**** Provided entries

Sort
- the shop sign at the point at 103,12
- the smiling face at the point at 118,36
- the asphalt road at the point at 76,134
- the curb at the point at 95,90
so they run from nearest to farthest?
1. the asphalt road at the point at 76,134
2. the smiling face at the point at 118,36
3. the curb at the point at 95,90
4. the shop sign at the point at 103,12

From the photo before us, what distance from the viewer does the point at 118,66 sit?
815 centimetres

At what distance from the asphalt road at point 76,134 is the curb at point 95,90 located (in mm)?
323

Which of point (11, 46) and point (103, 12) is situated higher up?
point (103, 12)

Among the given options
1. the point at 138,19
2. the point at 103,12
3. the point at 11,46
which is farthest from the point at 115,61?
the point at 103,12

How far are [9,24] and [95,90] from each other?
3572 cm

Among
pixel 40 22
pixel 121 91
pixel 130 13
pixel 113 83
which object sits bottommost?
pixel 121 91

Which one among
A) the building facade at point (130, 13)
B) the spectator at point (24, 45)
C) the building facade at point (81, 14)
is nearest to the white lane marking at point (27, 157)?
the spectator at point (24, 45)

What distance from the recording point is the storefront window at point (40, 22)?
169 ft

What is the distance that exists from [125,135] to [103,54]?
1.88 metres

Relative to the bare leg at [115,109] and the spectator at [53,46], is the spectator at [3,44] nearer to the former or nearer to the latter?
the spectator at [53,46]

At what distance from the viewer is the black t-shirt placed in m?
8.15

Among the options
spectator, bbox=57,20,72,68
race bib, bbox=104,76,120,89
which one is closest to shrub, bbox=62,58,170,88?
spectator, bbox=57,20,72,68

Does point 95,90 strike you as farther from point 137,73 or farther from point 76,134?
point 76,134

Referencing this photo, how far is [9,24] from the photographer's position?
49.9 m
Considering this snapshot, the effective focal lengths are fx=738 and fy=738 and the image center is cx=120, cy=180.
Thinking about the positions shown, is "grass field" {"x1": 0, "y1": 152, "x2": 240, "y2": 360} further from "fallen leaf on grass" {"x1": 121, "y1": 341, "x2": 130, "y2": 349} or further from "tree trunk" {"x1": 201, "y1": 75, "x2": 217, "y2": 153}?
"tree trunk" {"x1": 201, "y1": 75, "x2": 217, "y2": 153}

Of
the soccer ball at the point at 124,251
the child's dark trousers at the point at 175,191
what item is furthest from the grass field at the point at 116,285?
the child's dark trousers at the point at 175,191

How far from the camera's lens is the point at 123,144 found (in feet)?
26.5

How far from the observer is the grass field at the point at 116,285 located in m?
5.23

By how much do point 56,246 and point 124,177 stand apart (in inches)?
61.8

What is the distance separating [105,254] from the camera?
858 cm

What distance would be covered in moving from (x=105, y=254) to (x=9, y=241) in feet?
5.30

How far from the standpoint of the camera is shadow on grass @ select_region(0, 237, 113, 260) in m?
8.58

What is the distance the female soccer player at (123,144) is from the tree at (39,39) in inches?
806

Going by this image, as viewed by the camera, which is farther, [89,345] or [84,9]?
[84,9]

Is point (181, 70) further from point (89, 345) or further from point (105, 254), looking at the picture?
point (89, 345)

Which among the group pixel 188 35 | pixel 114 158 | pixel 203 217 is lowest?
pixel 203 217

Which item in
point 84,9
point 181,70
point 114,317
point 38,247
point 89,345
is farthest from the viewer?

********

**To be done**
Copy the items from the line containing "Going by this" through the last item, inclusive, replacing "viewer" with "observer" and leaving all else unchanged.

**Worked answer**
Going by this image, as viewed by the camera, which is farther, [89,345] or [84,9]?
[84,9]

Is point (181, 70) further from point (89, 345) or further from point (105, 254), looking at the picture?
point (89, 345)

Which among the group pixel 188 35 | pixel 114 158 | pixel 203 217 is lowest?
pixel 203 217

Which item in
point 84,9
point 181,70
point 114,317
point 38,247
point 89,345
is farthest from the observer?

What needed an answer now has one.